There is nothing in the facts of the case at bar to distinguish it from the rationale and rule of the Stevens case. Here, looking realistically at what economic benefits are in fact shifted by the questioned transfer ( Estate of Stevens, supra, 163 Cal.App.2d 255, 268), we find a single transaction under which contemporaneously executed documents provide for gifts of income-producing property to the transferees and for their promises to make annuity payments back to the transferor. This is exactly what occurred in the Stevens case. A failure to make the transfer subject to the inheritance tax would violate the declared legislative intent to subject to the inheritance tax law "every transfer made in lieu of or to avoid the passing of property by will or the laws of succession." (§ 13648.)
Where property value is brought back into the estate for inheritance tax purposes, the state's interest is to obtain the revenue as if no gift were made. Where, for the gift tax, the present value of the lifetime private annuity is deductible and the property value is later brought back into the estate for inheritance tax purposes, allowance of the identical deduction for the annuity, to the extent of the annuity's present value, defeats the declared policy of making every transfer in lieu of or to avoid the passing of property by will or the laws of succession subject to the inheritance tax (§ 13648; see Estate of Bielec, 8 Cal.3d 213, 219-220 [ 104 Cal.Rptr. 516, 502 P.2d 12, 58 A.L.R.3d 1088]). It is thus necessary for inheritance tax purposes, looking at the consideration from the standpoint of the date of the transfer, to place a present value on the income-producing capability of the property. For purposes of determining the amount of consideration at the time of the transfer the present value of the expected income must be compared with the present value of the annuity. If the present value of the expected income is less than the annuity's present value, the difference represents the real present cost of the annuity to the transferee ( Estate of Stevens, supra, 163 Cal.App.2d 255, 265). It is only to this extent that consideration is recognizable for purposes of the inheritance tax.

Task description
In the inheritance tax passage, what does the difference represent when the present value of the expected income is less than the annuity's present value? Rely only on the inheritance tax passage above.

Entries shown

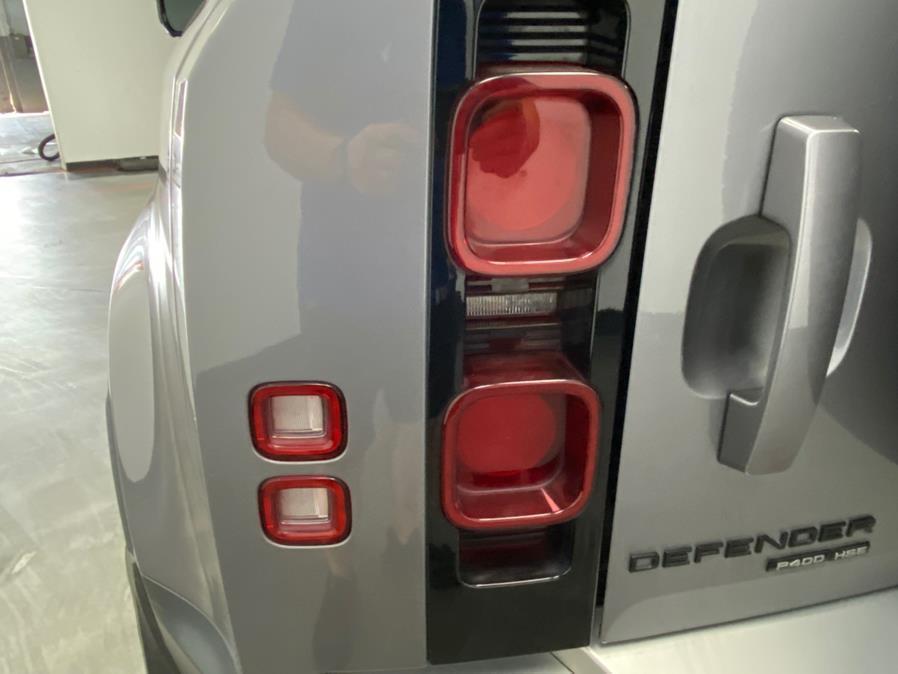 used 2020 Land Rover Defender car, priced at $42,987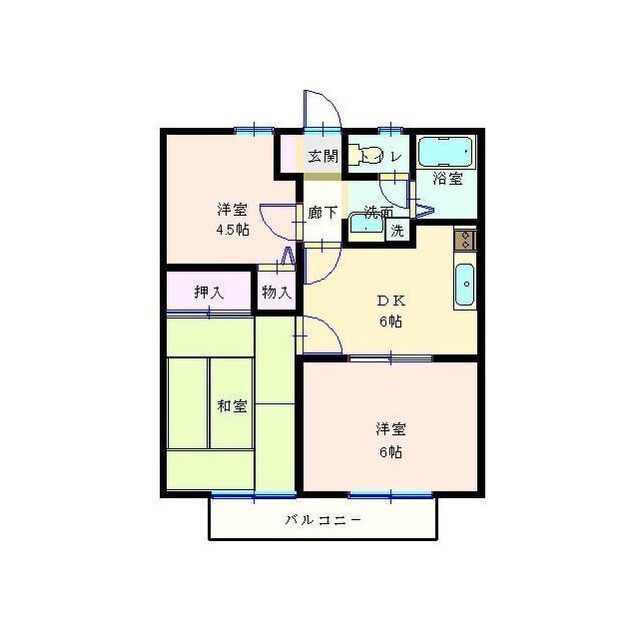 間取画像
--
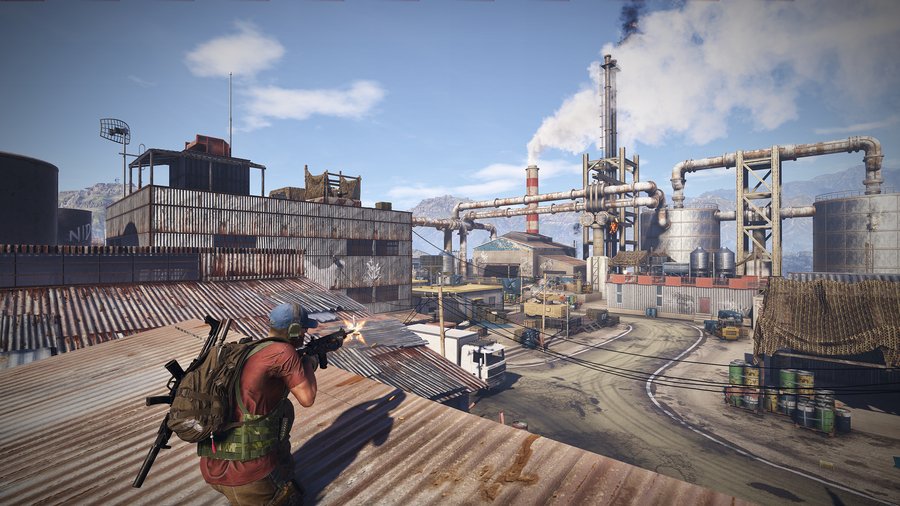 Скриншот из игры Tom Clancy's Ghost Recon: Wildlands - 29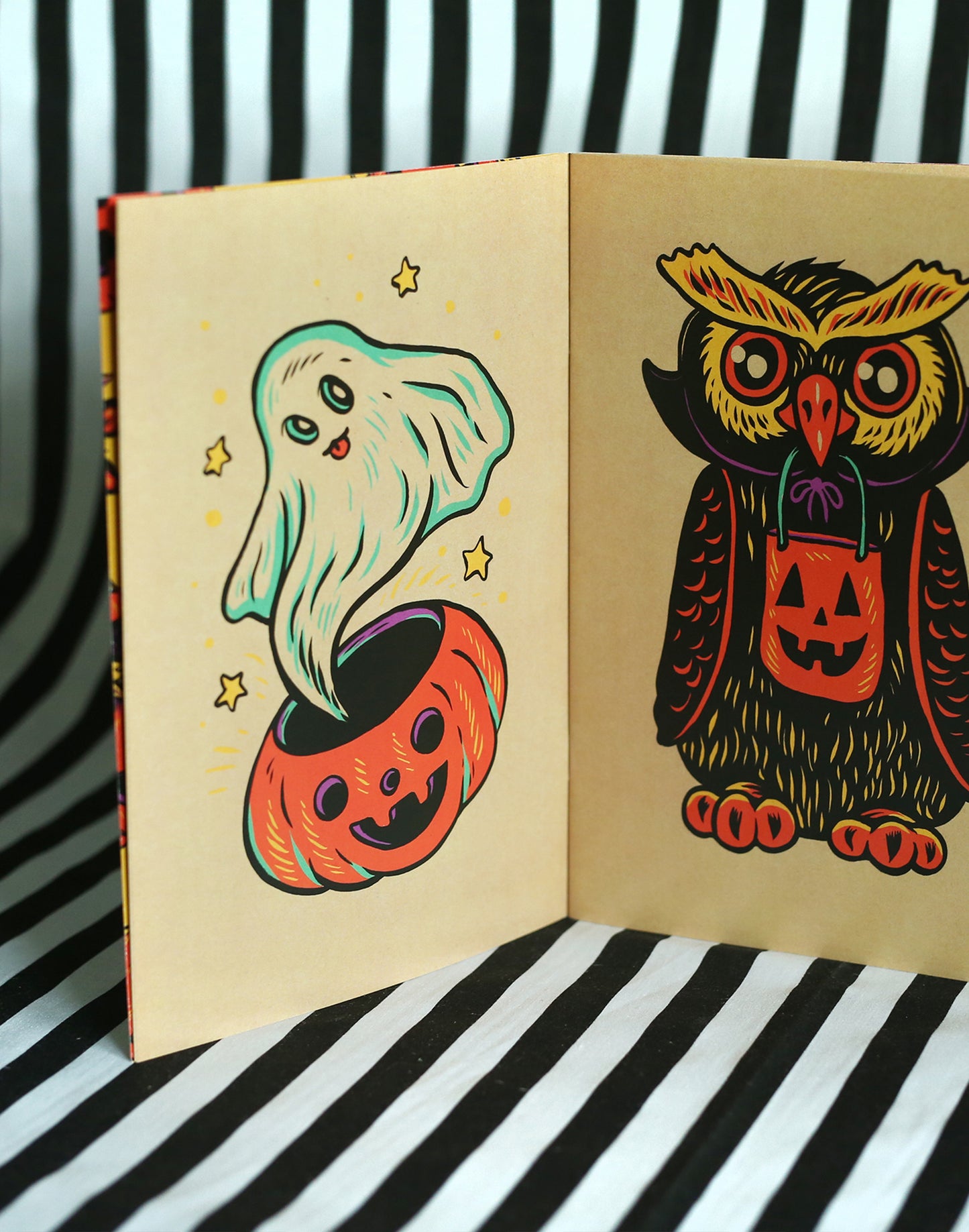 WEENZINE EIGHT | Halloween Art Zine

Written response
It represents the real present cost of the annuity to the transferee.